▶ Texte à lire:
# # # # #

Le principe fondateur de ce levier important de notre politique familiale ne doit pas être remis en question. Mais, dans un contexte où, pour redresser notre pays, le gouvernement s’attache à rechercher des économies (notamment 700 millions d’euros dans la branche famille), il appartient aux parlementaires de gauche d’introduire dans le débat des propositions équilibrées sur ce dossier.
Le versement de 129,37 euros par mois pour deux enfants a-t-il le même impact sur le budget d’une famille où les parents gagnent le Smic que pour un foyer de cadres supérieurs ? La réponse est bien évidemment non.
L’idée d’une dégressivité des allocations familiales en fonction des revenus du foyer, à partir d’un certain seuil, n’est pas nouvelle. En 1997, c’est Lionel Jospin, alors Premier ministre socialiste, qui proposait une telle mesure. Plus récemment, en 2013, le rapport Fragonard avançait cinq scénarios pour réduire les dépenses de la branche famille de la Sécurité sociale. Plusieurs allaient dans le sens de la modulation des allocations familiales. L’un d’eux permettrait à l’État de réaliser 650 millions d’euros d’économies.
Alors aujourd’hui, dans un contexte économique et social particulièrement difficile, où des efforts importants sont demandés aux Français, que pensent nos concitoyens sur ce sujet ? En février 2013, dans un sondage CSA-BFMTV, 74 % des personnes interrogées estimaient que les allocations familiales devaient être modulées selon les revenus des bénéficiaires. Tout dernièrement, avec la relance de ce débat, le sondage Tilder-LCI-OpinionWay, publié le 9 octobre, montrait encore que 77 % de nos compatriotes adhèrent à cette idée.
Ce chiffre montre une tendance lourde d’adhésion des Français à un tel principe. La principale raison qui les pousse à s’exprimer ainsi est la même que celle qui a conduit les députés socialistes, en réunion de groupe à l’Assemblée nationale, à porter ma proposition : celle-ci introduit une dimension de justice sociale, malgré l’effort budgétaire demandé. Comme j’aime souvent à le répéter, en politique, ce qui est juste est possible.
Le débat est maintenant ouvert. Il convient de rassurer les associations familiales sur la non-remise en question de l’universalité des allocations familiales. La dégressivité de celles-ci n’est pas une remise en question de notre politique familiale. Elle introduit, à mon sens, plus d’équité et de justice sociale ; deux valeurs auxquelles sont particulièrement attachés les Français en cette période de crise.
Au-delà du débat actuel, il nous faut aussi réaffirmer collectivement l’importance des autres piliers de notre politique familiale, qui fait de la France le pays champion de la natalité. L’augmentation du taux d’équipement pour l’accueil des très jeunes enfants en structure adaptée, la relance de la scolarisation des moins de 3 ans, le taux d’activité des femmes, voici autant de points sur lesquels politiques et associations familiales doivent continuer à travailler pour maintenir ce rang que nombre de pays d’Europe nous envient.

# # # # #

▶ Données fournies:
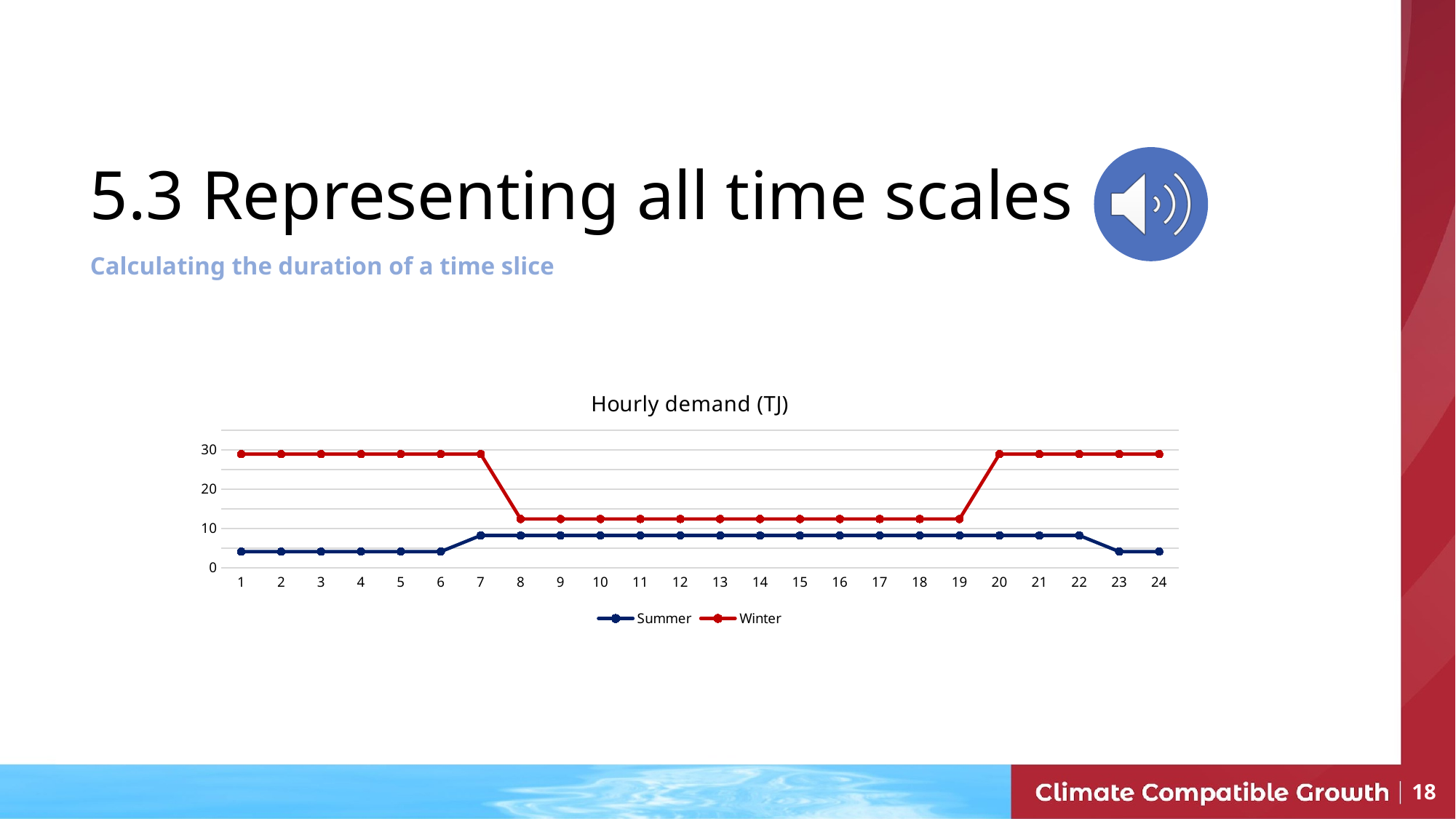
What is the title of the chart? Hourly demand (TJ) Is the Winter value at hour 3 greater or less than 20? greater What kind of chart is shown on the slide? line chart How many hours are plotted along the x axis? 24 Which series is drawn in red? Winter At hour 5, which series has the higher value, Summer or Winter? Winter Is the Winter value at hour 12 greater or less than 20? less Does the Summer line rise or fall between hour 6 and hour 7? rise Is the Winter value at hour 15 greater or less than 10? greater Does the Winter line rise or fall between hour 7 and hour 8? fall How many series does the legend list? 2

# # # # #

▶ Consigne 1:
Répondez aux questions suivantes d'après le texte sur les allocations familiales :
(a) Quel montant mensuel est versé pour deux enfants ?
(b) En quelle année Lionel Jospin a-t-il proposé une dégressivité des allocations familiales ?
(c) Quel pourcentage des Français adhère à la modulation selon le sondage Tilder-LCI-OpinionWay publié le 9 octobre ?
▶ Consigne 2: Restituez sans modification le passage du texte sur les allocations familiales qui va de « Le versement de » à « bien évidemment non. ».
▶ Consigne 3: Rédigez la suite du texte sur les allocations familiales à partir de sa dernière phrase.

▶ Réponse 1:
(a) 129,37 euros par mois.
(b) En 1997.
(c) 77 %.

▶ Réponse 2:
Le versement de 129,37 euros par mois pour deux enfants a-t-il le même impact sur le budget d’une famille où les parents gagnent le Smic que pour un foyer de cadres supérieurs ? La réponse est bien évidemment non.

▶ Réponse 3:
Une sorte d’écran de fumée est jetée sur les raisons de cette proposition de réforme de la politique familiale. On sait bien qu’il ne s’agit que de faire des économies et de mener une politique d’austérité pour atteindre les fameux 3 % de Maastricht. Cela a commencé par le congé parental, prétendument réduit au nom de l’égalité femmes-hommes. De même pour la prime de naissance, diminuée elle aussi. Aujourd’hui, c’est au nom de la justice sociale qu’on veut limiter l’attribution des allocations en fonction des revenus.
Toutefois, mon opposition repose d’abord sur une question de principe.
L’ordonnance sur la Sécurité sociale de 1945 puis la loi du 22 août 1946 ont institué l’universalité de la protection sociale. Les allocations familiales sont censées répondre aux besoins des enfants : ce sont des moyens donnés pour les enfants, afin qu’ils jouissent de l’ensemble de leurs droits. Si l’on remet en cause aujourd’hui cette universalité avec les allocations familiales, pourquoi demain ne la remettrait-on pas en cause avec la Sécurité sociale ? Se demandera-t-on, au nom de la justice sociale, si un PDG ne devrait plus être remboursé comme un ouvrier ? Très vite, on en arrivera à créer une protection sociale minimum pour les plus défavorisés, et les autres se débrouilleront avec des assurances privées.
Attention, donc, à cette remise en cause pernicieuse de l’universalité de la protection sociale et familiale. D’autant plus qu’aujourd’hui, sur l’ensemble des prestations familiales, il n’y en a plus que 56 % qui sont encore attribuées sur ce critère d’universalité ; les autres le sont déjà sur critères de ressources.
Mon opposition à cette réforme repose donc sur la volonté de défendre les principes énoncés par le Conseil national de la Résistance, mais aussi d’alerter sur le fait qu’on nous rabote nos droits les uns après les autres. Après les allocs, la santé ?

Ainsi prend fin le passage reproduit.